**Task:** Print word for word everything in the rows below from the line containing "What distance from the viewer is the" down to the line containing "4.31 meters", with both of those lines included.
--- Start of Records for the task ---
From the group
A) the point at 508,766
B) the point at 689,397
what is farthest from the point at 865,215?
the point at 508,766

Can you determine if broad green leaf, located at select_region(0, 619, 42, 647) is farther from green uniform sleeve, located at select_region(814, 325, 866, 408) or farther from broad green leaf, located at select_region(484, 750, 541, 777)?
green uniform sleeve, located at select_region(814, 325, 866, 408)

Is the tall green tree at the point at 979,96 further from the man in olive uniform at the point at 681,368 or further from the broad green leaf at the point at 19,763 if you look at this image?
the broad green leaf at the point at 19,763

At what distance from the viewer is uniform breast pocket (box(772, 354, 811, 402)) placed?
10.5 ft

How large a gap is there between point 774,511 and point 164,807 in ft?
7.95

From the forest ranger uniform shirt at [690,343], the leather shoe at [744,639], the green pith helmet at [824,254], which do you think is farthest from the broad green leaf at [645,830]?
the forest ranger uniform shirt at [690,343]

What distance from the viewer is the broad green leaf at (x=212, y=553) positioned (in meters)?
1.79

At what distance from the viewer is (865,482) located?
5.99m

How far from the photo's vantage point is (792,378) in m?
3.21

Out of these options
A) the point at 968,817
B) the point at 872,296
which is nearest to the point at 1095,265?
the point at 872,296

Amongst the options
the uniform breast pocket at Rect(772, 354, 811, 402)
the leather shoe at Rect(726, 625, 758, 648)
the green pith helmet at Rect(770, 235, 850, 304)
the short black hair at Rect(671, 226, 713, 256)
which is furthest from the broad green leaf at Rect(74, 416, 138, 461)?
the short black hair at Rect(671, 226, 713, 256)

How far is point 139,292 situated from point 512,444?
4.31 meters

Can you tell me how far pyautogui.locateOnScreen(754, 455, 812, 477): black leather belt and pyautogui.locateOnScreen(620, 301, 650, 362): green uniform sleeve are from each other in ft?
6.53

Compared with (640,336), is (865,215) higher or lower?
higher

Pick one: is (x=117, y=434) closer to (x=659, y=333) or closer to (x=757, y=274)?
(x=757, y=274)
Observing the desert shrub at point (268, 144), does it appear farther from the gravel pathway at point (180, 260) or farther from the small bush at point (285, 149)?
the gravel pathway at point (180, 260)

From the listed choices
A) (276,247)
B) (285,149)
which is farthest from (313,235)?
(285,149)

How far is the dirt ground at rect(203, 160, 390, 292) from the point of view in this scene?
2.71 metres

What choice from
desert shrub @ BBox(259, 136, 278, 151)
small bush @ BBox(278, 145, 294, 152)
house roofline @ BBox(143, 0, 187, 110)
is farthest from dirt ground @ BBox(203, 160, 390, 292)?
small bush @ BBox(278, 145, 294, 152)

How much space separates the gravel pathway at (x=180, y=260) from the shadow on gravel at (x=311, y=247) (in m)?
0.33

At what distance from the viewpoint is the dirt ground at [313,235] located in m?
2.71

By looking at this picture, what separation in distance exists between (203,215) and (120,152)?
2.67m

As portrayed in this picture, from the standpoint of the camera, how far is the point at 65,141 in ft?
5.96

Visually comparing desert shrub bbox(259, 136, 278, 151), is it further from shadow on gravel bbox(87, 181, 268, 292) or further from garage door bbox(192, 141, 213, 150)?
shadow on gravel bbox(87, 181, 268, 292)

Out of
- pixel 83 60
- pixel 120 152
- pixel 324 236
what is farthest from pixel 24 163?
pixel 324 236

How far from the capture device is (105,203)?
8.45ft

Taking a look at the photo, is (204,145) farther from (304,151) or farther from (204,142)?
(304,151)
--- End of Records for the task ---
**Solution for this exercise:**
What distance from the viewer is the broad green leaf at (x=212, y=553) positioned (in meters)?
1.79

At what distance from the viewer is (865,482) located?
5.99m

How far from the photo's vantage point is (792,378) in m?
3.21

Out of these options
A) the point at 968,817
B) the point at 872,296
which is nearest to the point at 1095,265?
the point at 872,296

Amongst the options
the uniform breast pocket at Rect(772, 354, 811, 402)
the leather shoe at Rect(726, 625, 758, 648)
the green pith helmet at Rect(770, 235, 850, 304)
the short black hair at Rect(671, 226, 713, 256)
which is furthest from the broad green leaf at Rect(74, 416, 138, 461)?
the short black hair at Rect(671, 226, 713, 256)

How far is point 139,292 situated from point 512,444?
4.31 meters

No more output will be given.